Write out the data exactly, please, and omit the pictures.

============================================================

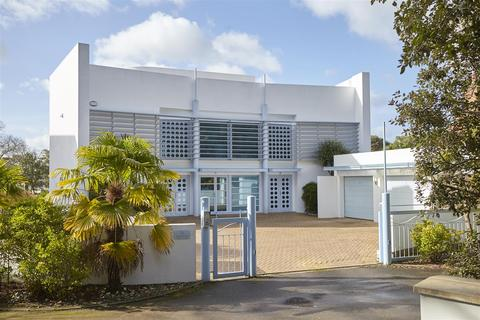 3 bedroom apartment for sale - Alington Road, Poole, Dorset
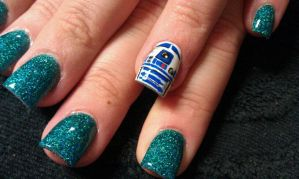 R2D2 - Nail Art by DignifiedDoll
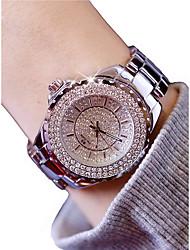 baratos -Mulheres Relógio de Pulso Cronógrafo / Luminoso / Relógio Casual Lega Banda Luxo / Rígida Prata / Dourada
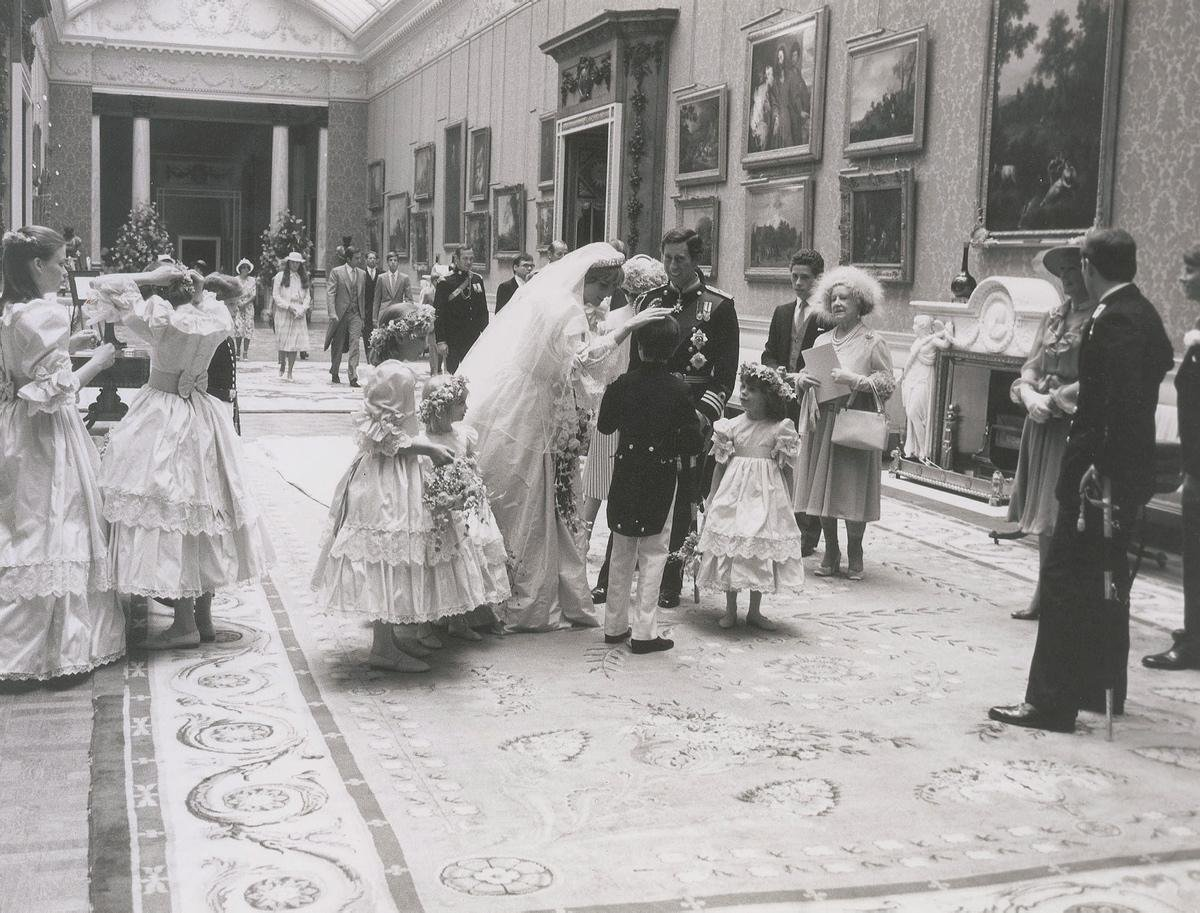 unpublished-photographs-princess-diana-princes-charles-wedding (5)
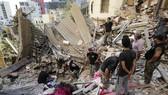Các binh sĩ Lebanon tìm kiếm người sống sót sau vụ nổ. Ảnh: AP
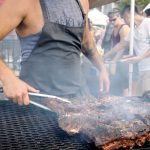 Vlees op de BBQ - elke weekend in Brooklyn smorgasburg - met een uitzicht over de skyline van New York - Mels Feestje en New York
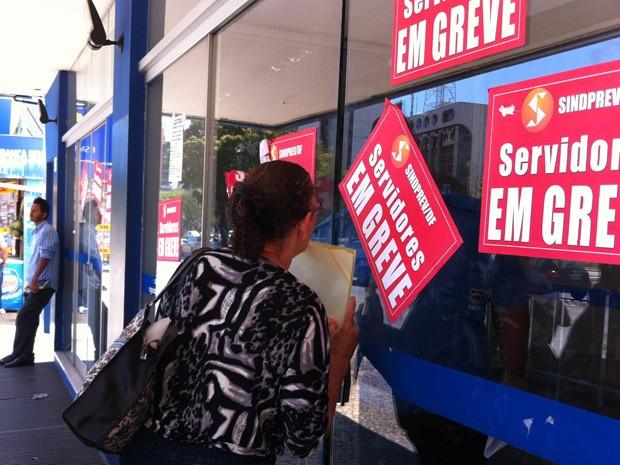 No posto da W3 Sul, era o segurança quem passava as informações (Foto: Gabriel Luiz/G1)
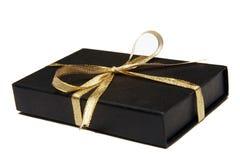 Contenitore di regalo nero con il nastro dell'oro Immagine Stock Libera da Diritti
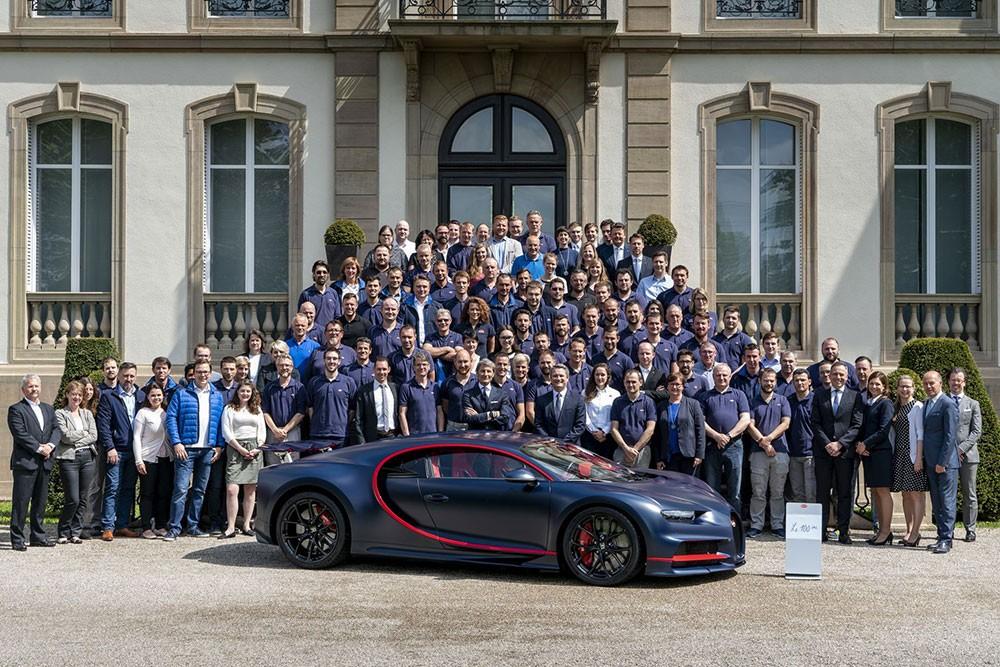Chiếc Bugatti Chiron thứ 100 xuất xưởng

============================================================

◆ COMPLETED TASK ◆
 3 bedroom apartment for sale - Alington Road, Poole, Dorset
 R2D2 - Nail Art by DignifiedDoll
 baratos -Mulheres Relógio de Pulso Cronógrafo / Luminoso / Relógio Casual Lega Banda Luxo / Rígida Prata / Dourada
 unpublished-photographs-princess-diana-princes-charles-wedding (5)
Các binh sĩ Lebanon tìm kiếm người sống sót sau vụ nổ. Ảnh: AP
 Vlees op de BBQ - elke weekend in Brooklyn smorgasburg - met een uitzicht over de skyline van New York - Mels Feestje en New York
 No posto da W3 Sul, era o segurança quem passava as informações (Foto: Gabriel Luiz/G1)
 Contenitore di regalo nero con il nastro dell'oro Immagine Stock Libera da Diritti
Chiếc Bugatti Chiron thứ 100 xuất xưởng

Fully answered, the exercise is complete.